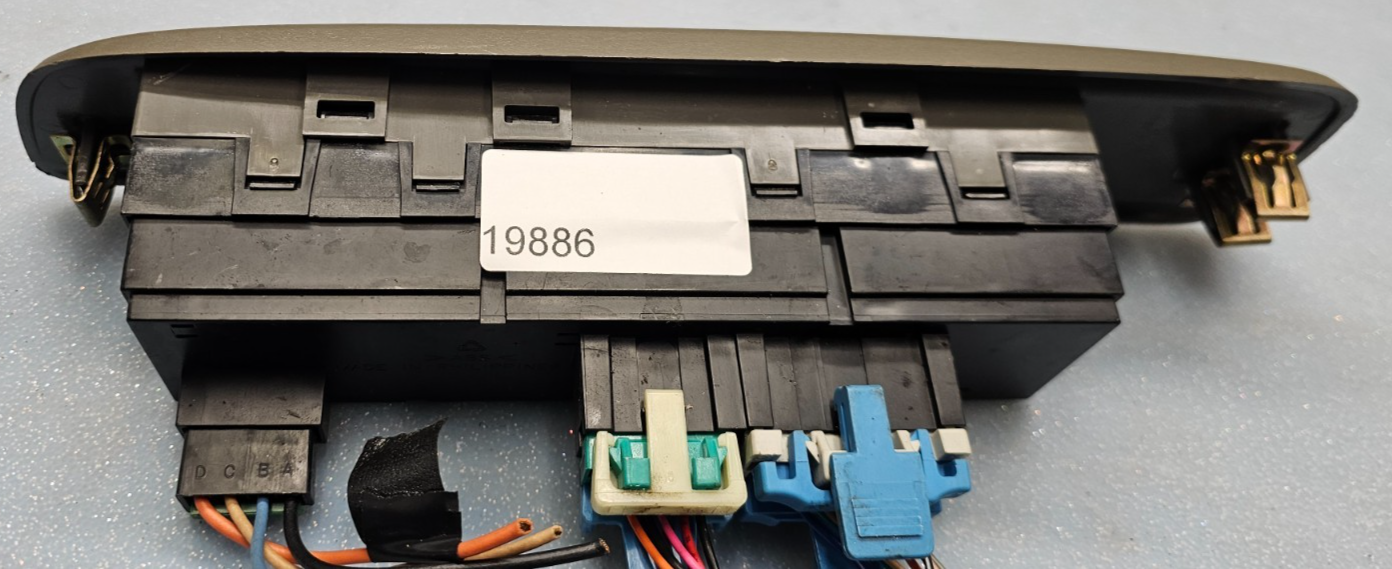 🔥02-05 BUICK RAINER ENVOY RIGHT PASSENGER SIDE WINDOW DOOR SWITCH DK GRAY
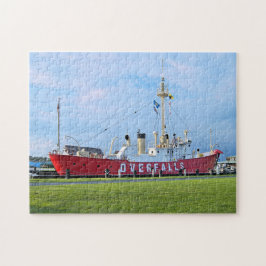 Sobrepõe o Lightship, Delaware, Quebra-cabeça de J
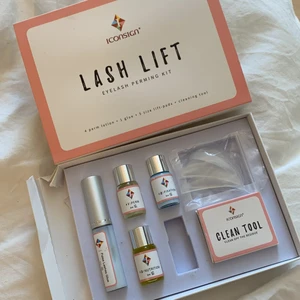 Lashlift kit - Vissa är använda och viss oöppnade, men finns kvar för att göra lashlift eller browlift, (cleanser är slut, men det är bara som en rengöring som man tar sist. Inget som behövs) 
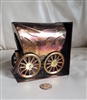 vintage handcrafted metal travel wagon bookend rustic decor Hong Kong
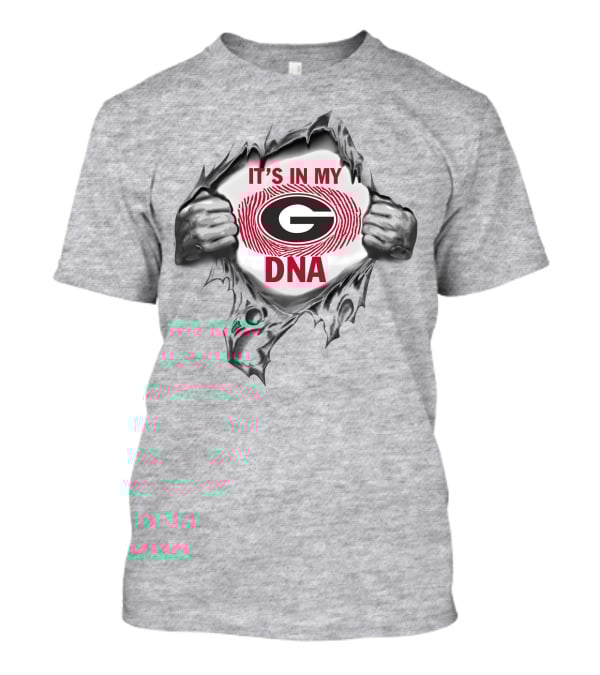 It's In My Dna Georgia Bulldogs T-Shirt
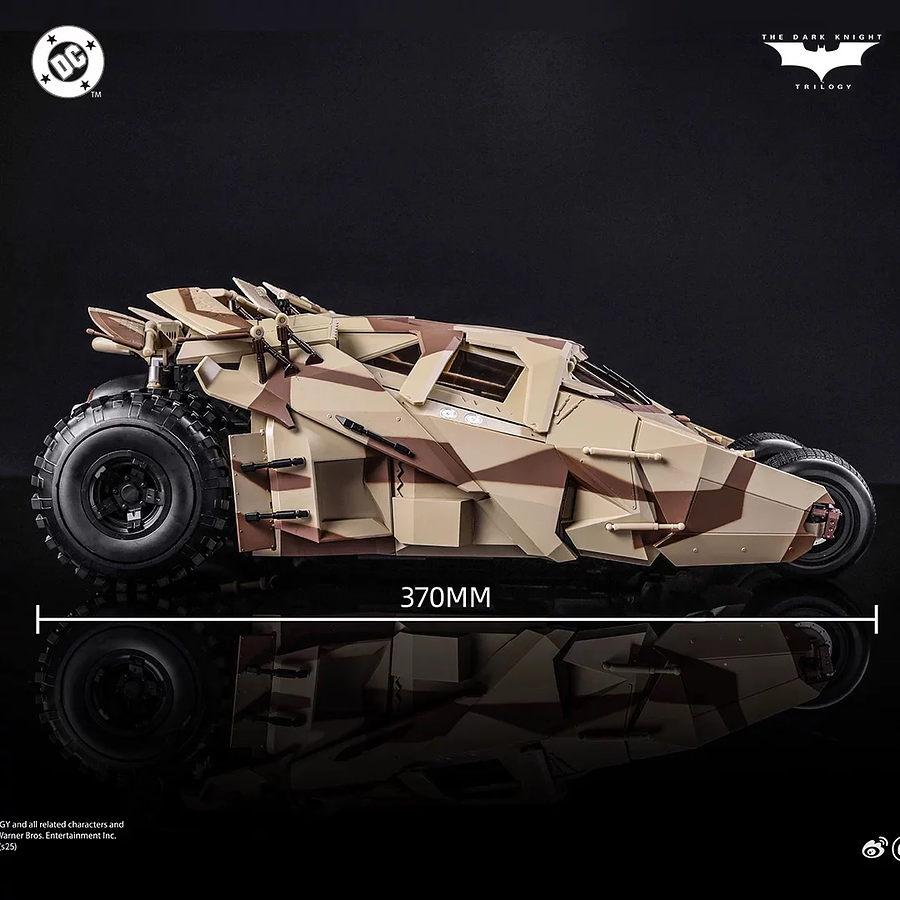 [Preventa Abierta] Modoking - Batman Batmobile Tumbler Camouflage 1/12 Scale Model Kit 4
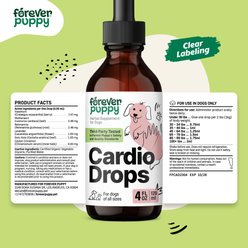 Forever Puppy Cardio Drops Liquid Heart Supplement for Dogs, 4-fl oz bottle slide 2 of 7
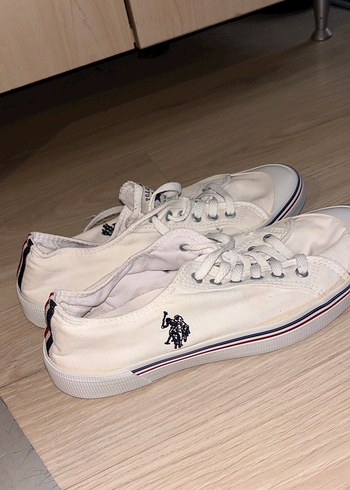 U.S Polo Assn. Beyaz Bagcikli Sneaker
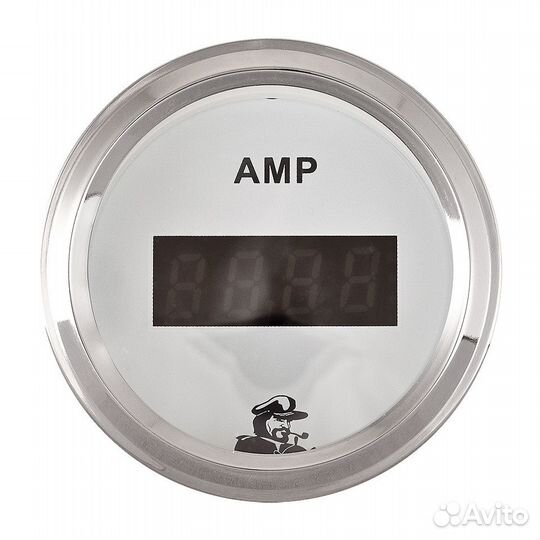 Амперметр, 150A, белый циферблат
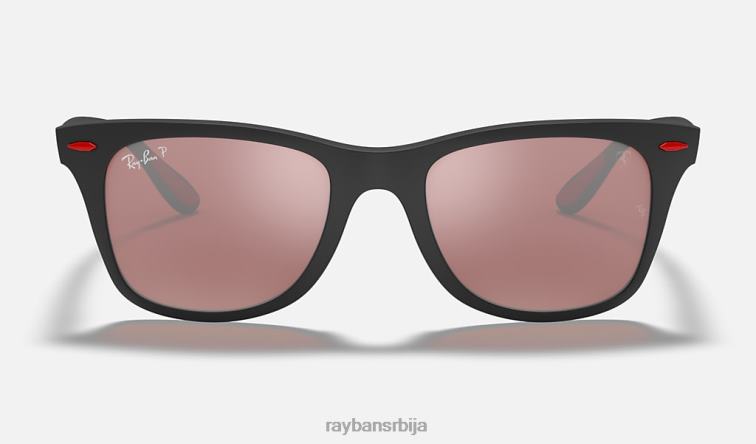 Ray-Ban рб4195м сцудериа феррари колекција P0HP1075 наочаре за сунце мат црна/сребрна мушкарци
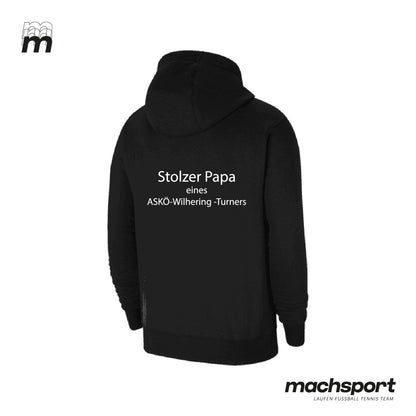 ASKÖ Wilhering Turnen Hoodie "Stolzer Papa eines ASKÖ-Wilhering-Turners"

==================================================

#### Exercise description:
Output the material verbatim, skipping the images.

#### Response to this task:
 🔥02-05 BUICK RAINER ENVOY RIGHT PASSENGER SIDE WINDOW DOOR SWITCH DK GRAY
 Sobrepõe o Lightship, Delaware, Quebra-cabeça de J
 Lashlift kit - Vissa är använda och viss oöppnade, men finns kvar för att göra lashlift eller browlift, (cleanser är slut, men det är bara som en rengöring som man tar sist. Inget som behövs) 
 vintage handcrafted metal travel wagon bookend rustic decor Hong Kong
 It's In My Dna Georgia Bulldogs T-Shirt
 [Preventa Abierta] Modoking - Batman Batmobile Tumbler Camouflage 1/12 Scale Model Kit 4
 Forever Puppy Cardio Drops Liquid Heart Supplement for Dogs, 4-fl oz bottle slide 2 of 7
 U.S Polo Assn. Beyaz Bagcikli Sneaker
 Амперметр, 150A, белый циферблат
 Ray-Ban рб4195м сцудериа феррари колекција P0HP1075 наочаре за сунце мат црна/сребрна мушкарци
 ASKÖ Wilhering Turnen Hoodie "Stolzer Papa eines ASKÖ-Wilhering-Turners"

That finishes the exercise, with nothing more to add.